The new international calibrator will be an important step for global harmonization of HbA_1c. However, the major question is if we should change the numbers that are presented to our patients with diabetes or just the reference for laboratory calibration (14,15). The new IFCC international calibration was initially thought to be at ∼1% below the DCCT level, but after further work, the level is now ∼1.5–2% lower than DCCT and 0.5–1% lower than the present Swedish level (16). Our data indicate that if we were to introduce this lower level to patients, there is a considerable risk of a deterioration in metabolic control of the magnitude of 0.5% for at least 2–3 years. Approximately one thousand HbA₁ months were needed (on average) for advanced complications to develop in a study on childhood-onset diabetes (17). The above-mentioned change in HbA_1c is equivalent to ∼15 HbA_1c months in one individual, perhaps a small figure in terms of the number of A_1c months needed for advanced complications. However, in the DCCT, a 10% reduction in HbA_1c (e.g., from 7.0 to 6.3% HbA_1c) was associated with a 39% reduction in risk for retinopathy (18). Thus, it is likely that the increase of 0.5% HbA_1c observed in our patient population indicates a clinically significant increased risk for development and/or progression of diabetic complications, causing both a substantial burden for the individual patient and a considerable additional cost for the health care system.

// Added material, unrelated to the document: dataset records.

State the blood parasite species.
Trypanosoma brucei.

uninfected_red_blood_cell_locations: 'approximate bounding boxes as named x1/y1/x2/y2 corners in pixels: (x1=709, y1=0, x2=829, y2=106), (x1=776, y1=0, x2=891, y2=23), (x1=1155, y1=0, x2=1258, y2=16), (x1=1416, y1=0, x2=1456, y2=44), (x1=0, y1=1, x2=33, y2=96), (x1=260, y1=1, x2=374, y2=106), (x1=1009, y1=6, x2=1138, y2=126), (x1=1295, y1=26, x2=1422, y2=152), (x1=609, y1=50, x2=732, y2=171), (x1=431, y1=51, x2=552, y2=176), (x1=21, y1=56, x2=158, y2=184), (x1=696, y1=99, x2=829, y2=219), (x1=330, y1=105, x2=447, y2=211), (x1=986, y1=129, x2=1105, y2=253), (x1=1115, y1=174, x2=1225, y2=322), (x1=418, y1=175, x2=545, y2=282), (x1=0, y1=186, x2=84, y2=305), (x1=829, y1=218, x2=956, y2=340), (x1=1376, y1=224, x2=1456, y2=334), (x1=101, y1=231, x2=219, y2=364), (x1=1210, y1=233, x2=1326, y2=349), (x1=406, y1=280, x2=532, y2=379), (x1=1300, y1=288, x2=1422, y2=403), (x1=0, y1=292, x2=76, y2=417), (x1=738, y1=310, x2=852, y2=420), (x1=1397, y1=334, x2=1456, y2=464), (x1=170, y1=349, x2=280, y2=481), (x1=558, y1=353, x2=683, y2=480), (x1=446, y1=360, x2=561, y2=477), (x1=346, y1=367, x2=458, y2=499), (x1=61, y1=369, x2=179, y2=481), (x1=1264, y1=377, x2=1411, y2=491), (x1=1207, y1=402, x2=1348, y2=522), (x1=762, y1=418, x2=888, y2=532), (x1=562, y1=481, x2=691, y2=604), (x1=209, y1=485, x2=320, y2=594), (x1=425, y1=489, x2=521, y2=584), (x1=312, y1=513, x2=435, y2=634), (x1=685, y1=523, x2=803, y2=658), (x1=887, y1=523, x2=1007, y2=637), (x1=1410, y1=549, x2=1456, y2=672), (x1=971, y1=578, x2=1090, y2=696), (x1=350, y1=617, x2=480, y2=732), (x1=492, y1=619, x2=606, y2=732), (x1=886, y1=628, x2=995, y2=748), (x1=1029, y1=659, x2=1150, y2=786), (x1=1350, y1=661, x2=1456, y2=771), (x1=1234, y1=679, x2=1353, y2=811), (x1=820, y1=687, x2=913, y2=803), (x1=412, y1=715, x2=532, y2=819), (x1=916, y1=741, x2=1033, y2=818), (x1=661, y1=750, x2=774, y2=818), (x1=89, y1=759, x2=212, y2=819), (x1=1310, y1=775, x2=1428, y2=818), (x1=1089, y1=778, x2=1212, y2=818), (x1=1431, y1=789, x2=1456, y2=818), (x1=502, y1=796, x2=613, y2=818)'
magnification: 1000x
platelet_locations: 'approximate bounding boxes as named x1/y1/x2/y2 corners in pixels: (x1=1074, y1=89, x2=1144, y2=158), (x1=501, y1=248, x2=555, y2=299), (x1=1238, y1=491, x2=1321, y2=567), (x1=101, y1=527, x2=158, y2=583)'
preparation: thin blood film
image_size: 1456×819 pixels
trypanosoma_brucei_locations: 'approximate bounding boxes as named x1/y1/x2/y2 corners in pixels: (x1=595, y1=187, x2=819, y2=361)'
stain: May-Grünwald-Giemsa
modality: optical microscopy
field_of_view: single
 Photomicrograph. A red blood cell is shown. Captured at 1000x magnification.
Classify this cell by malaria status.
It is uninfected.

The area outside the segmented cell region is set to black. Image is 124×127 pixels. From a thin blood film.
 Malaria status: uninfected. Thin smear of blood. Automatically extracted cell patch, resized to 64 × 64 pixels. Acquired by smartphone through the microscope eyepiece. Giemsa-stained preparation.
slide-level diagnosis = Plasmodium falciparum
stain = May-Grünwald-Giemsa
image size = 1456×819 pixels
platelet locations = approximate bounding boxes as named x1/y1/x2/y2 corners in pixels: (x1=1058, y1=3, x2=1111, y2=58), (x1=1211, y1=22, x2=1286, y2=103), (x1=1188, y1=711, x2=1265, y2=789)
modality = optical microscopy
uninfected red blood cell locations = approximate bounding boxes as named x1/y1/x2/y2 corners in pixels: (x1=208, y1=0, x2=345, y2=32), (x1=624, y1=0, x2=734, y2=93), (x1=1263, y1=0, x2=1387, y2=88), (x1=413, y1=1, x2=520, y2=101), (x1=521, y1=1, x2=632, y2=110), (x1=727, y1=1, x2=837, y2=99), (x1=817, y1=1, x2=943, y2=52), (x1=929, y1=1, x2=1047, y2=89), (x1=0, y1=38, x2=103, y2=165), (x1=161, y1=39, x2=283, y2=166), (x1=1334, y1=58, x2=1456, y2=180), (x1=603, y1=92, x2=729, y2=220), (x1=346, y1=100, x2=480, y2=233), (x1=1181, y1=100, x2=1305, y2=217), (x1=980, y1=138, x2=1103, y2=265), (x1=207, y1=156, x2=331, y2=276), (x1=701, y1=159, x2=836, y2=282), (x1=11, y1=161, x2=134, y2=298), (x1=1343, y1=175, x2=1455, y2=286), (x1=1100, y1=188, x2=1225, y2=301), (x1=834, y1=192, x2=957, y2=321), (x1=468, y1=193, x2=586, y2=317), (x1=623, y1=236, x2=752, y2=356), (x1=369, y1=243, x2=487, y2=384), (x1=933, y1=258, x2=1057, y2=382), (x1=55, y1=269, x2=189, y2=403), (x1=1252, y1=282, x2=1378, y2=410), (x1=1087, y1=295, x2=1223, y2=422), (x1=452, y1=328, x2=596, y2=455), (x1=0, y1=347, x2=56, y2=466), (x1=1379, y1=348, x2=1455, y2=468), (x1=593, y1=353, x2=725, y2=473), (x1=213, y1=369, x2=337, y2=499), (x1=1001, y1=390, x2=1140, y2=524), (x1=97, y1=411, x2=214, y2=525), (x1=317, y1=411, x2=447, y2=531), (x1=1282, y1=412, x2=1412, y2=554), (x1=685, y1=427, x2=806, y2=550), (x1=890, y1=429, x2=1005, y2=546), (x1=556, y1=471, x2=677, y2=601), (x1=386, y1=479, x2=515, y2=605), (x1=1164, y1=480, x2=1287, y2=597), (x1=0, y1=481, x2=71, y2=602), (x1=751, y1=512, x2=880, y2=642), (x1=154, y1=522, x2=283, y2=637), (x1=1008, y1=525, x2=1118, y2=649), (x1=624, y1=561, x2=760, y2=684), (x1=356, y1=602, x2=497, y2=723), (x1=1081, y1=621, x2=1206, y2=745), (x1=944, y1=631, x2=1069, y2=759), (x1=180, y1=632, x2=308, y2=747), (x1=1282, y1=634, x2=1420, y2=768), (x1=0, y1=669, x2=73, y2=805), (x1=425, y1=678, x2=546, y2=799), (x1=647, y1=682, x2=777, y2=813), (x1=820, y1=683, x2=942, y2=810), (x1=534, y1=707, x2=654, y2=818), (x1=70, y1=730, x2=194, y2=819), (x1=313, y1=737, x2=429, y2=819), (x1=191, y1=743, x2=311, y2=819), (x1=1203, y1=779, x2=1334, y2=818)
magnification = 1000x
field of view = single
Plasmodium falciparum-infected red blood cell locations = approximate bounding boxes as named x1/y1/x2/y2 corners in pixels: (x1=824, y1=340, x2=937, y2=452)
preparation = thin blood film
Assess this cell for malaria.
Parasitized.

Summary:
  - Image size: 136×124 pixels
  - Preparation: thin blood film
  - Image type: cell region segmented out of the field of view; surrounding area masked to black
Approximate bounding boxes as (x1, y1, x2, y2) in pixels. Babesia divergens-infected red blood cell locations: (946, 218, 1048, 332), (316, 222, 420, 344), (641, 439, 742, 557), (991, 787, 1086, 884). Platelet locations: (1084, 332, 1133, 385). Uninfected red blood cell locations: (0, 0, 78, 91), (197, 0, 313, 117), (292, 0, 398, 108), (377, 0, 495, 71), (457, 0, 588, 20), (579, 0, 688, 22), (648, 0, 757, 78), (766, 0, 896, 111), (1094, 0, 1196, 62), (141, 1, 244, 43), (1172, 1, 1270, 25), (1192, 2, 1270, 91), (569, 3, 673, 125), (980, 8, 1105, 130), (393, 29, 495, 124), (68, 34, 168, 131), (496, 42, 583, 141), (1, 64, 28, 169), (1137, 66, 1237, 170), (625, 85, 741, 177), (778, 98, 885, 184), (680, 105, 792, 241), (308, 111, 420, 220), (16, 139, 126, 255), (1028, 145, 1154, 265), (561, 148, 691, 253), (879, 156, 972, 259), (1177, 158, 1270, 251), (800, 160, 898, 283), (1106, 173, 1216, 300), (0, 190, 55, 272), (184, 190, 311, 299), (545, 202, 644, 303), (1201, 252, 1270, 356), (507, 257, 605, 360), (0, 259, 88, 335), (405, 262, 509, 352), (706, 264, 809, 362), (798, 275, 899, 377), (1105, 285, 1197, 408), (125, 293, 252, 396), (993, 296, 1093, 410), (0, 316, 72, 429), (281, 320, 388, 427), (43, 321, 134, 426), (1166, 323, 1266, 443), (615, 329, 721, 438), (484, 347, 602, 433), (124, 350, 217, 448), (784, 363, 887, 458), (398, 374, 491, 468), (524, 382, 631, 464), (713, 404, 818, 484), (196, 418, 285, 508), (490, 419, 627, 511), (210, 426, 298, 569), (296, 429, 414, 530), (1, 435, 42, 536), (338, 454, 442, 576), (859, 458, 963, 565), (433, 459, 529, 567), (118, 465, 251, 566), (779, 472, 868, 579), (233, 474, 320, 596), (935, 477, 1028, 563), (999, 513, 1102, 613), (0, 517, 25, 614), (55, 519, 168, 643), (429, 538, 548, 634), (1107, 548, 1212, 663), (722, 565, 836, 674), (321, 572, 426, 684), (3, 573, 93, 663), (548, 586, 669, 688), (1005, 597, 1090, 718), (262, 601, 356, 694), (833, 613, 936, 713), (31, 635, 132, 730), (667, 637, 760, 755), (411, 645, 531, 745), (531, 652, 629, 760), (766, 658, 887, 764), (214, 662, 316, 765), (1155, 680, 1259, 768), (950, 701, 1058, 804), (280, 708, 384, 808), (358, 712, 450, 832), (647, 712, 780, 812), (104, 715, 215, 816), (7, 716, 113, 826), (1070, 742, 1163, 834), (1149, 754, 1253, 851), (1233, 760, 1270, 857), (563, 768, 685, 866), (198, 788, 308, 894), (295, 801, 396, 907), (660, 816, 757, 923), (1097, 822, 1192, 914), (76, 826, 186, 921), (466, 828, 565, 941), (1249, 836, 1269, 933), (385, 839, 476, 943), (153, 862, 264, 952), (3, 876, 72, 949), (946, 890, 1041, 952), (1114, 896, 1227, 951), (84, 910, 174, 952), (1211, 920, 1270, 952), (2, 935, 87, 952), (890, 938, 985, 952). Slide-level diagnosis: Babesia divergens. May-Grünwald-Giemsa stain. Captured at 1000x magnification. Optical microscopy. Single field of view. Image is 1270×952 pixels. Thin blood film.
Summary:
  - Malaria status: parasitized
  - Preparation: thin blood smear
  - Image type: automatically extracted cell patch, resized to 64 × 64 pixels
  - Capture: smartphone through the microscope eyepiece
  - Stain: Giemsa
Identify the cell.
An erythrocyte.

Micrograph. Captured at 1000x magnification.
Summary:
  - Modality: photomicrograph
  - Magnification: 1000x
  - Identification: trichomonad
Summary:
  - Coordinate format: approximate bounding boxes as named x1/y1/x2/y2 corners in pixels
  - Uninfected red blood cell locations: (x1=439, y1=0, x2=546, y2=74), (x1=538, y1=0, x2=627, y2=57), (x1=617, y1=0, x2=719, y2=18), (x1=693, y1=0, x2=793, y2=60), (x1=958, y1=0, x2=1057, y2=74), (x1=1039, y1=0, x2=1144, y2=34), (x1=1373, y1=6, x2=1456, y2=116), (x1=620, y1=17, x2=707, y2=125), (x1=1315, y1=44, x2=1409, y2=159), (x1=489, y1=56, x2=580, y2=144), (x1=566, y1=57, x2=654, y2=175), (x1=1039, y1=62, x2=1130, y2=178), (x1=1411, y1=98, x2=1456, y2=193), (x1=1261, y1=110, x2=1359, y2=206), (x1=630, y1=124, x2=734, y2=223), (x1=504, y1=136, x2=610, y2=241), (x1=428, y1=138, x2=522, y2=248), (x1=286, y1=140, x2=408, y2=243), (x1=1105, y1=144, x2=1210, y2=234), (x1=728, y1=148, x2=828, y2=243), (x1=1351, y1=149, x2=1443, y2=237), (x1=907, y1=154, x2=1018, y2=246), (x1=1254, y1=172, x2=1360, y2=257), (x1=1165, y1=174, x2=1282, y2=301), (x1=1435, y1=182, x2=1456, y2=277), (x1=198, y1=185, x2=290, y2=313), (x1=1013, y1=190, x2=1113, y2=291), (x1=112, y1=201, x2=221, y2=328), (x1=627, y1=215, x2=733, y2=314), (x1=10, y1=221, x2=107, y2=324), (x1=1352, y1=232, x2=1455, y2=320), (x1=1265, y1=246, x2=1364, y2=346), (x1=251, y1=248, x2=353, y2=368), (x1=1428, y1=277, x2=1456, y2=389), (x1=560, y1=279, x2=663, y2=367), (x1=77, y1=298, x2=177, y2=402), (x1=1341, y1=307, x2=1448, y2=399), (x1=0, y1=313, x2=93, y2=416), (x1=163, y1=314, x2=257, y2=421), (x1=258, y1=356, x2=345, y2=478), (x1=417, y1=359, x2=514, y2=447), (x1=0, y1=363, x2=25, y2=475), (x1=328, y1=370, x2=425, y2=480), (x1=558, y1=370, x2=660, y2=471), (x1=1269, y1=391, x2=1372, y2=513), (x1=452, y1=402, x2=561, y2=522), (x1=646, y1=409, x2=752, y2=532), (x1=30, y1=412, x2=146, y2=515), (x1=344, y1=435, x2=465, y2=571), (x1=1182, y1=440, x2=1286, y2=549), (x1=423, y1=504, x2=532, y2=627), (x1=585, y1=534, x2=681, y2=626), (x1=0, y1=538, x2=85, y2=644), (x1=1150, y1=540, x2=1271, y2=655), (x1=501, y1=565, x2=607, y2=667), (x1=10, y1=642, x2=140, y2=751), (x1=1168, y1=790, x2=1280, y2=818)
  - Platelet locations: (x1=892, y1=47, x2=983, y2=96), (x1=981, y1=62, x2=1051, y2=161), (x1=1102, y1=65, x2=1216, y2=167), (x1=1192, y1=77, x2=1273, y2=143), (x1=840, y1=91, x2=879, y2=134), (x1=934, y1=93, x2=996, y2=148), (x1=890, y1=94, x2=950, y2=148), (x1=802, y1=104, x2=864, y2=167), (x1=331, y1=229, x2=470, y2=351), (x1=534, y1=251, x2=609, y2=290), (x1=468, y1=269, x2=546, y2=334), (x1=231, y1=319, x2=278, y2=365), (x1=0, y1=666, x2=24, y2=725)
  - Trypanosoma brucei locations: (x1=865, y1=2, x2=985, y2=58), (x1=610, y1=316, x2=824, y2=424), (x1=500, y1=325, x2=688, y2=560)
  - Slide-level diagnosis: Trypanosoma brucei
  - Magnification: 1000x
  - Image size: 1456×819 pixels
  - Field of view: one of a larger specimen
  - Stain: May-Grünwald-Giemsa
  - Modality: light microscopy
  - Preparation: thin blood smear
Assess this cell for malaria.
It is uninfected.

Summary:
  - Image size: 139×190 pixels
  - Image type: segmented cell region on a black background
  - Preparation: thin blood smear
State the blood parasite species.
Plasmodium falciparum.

In conclusion, these data show a positive effect on the metabolic control in our patients when the HbA_1c reference level was adjusted up to the higher DCCT level. On the contrary, a considerable deterioration of metabolic control was induced when patients were presented with HbA_1c results on a lower scale, as would happen if the new IFCC number scale would be used to report HbA_1c results to patients.